Woroni
- Cover of Issue 2 of 2005
- Type: Student publication
- Format: Magazine
- School: Australian National University
- Founded: 1950
- Political alignment: Non-partisan
- Language: English
- Headquarters: Acton, Canberra
- City: Canberra, ACT, Australia
- ISSN: 1326-2793
- Website: woroni.com.au

= Woroni =

Student newspaper of the Australian National University

Woroni is the student newspaper of the Australian National University (ANU), based in Canberra, ACT, Australia. The name "Woroni" derives from an Indigenous Australian word meaning "mouthpiece". Woroni is published bi-monthly in full colour magazine format, and features broad coverage of university and local news, opinion, features, arts and culture, sports, and leisure. It was formerly published as Student Notes: Canberra University College Students Association.

==History==
Woroni was first published on 23 May 1947 under the title Student Notes: Canberra University College Students Association. From 14 February 1950 the name was changed to Woroni. Traditionally, the editorial tone has been light-hearted and satirical. However, in recent years Woroni has increased its coverage of serious issues such as VSU, "Wadgate", and changes to the ANU School of Humanities. From 1948 to 2010 Woroni was published by ANUSA; its editors were officers of the Association, and responsible to the ANUSA Board of Trustees. In 2010/2011, Woroni became ANU Student Media Inc., a financially and editorially independent student-run publishing house - the first of its kind in Australia.

=== Independence ===
Since its inception in 1947 Woroni was published by Australian National University Students Association, formerly the Canberra University College Students Association, under the portfolio of the general secretary of the association. The editors were officers of the Association, and responsible to the ANUSA Board of Trustees. Throughout its history, Woroni had consistently asserted that it acted independently of the association, however had officially been published by ANUSA, and interference by elected student representatives featured as a concern in light of student union interference in publications elsewhere in Australia.

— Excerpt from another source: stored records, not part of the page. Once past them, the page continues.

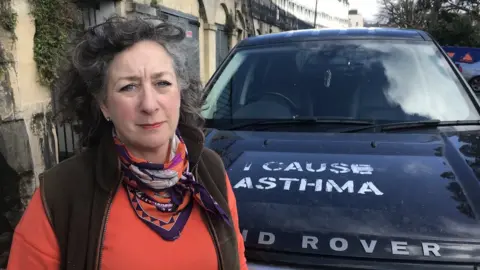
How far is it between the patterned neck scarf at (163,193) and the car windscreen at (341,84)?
Result: 1366mm

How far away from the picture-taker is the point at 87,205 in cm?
137

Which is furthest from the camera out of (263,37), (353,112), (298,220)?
(263,37)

The successful 2009 'Stand Up!' ticket for election on ANUSA's student representative council, led by 2010 ANUSA President (and 2008 Woroni editor) Tully Fletcher, ran on a platform to deliver an independent student newspaper, similar to student publications at North American universities. ANU Student Media was formed in October of 2010 and formally incorporated as an independent association under the Associations Incorporation Act 1991 (ACT). The first edition of the newspaper printed in 2011 commemorated the incorporation with the front page headline reading "Woroni is No Longer Listed as Married: After 62 years, the ANU Students' Association and Woroni call it quits."

==Editorial board==
As of 2011, the Woroni editorial board is composed of eight editors, elected in alternating groups of four to terms of 12 months. Elections employ optional preferential voting, and are conducted online at the ANU website. Any ANU student who has submitted three substantive contributions to Woroni is eligible to run for editor. The editor-in-chief serves for a period of six months and is appointed to the position by the editorial board. Only current serving members of the editorial board are eligible to be appointed to the position.

== Related projects ==
Each year, the editors of Woroni also oversee several other related departments and projects.

=== Woroni Radio ===
Woroni Radio is ANU Student Media's student radio station broadcast online through the Woroni website. Founded in 2012, Woroni Radio comprises student presenters creating their own radio content, and features a number of shows, flagship programs and podcasts. Each semester the schedule comprises between 40-60 shows.

=== Woroni TV ===
Woroni TV was conceived in 2016 and launched in 2017. It includes all video and moving content created and produced by Woroni. Content produced crosses genres, featuring a compilation satirical and creative pieces, features on Canberra lifestyle and personalities as well summaries of recent campus news. In 2018 it presented a three-part satirical webseries, The Deep End, written and produced by ANU Students as part of an expansion of the platform's activities.

== Digitisation==
This newspaper has been digitised as part of the Australian Newspapers Digitisation Program of the National Library of Australia. As of January 2015, issues dating from 1950 to 2007 are available via Trove. Digital versions of works published since 2011 are uploaded and available in colour on electronic publishing platform issuu.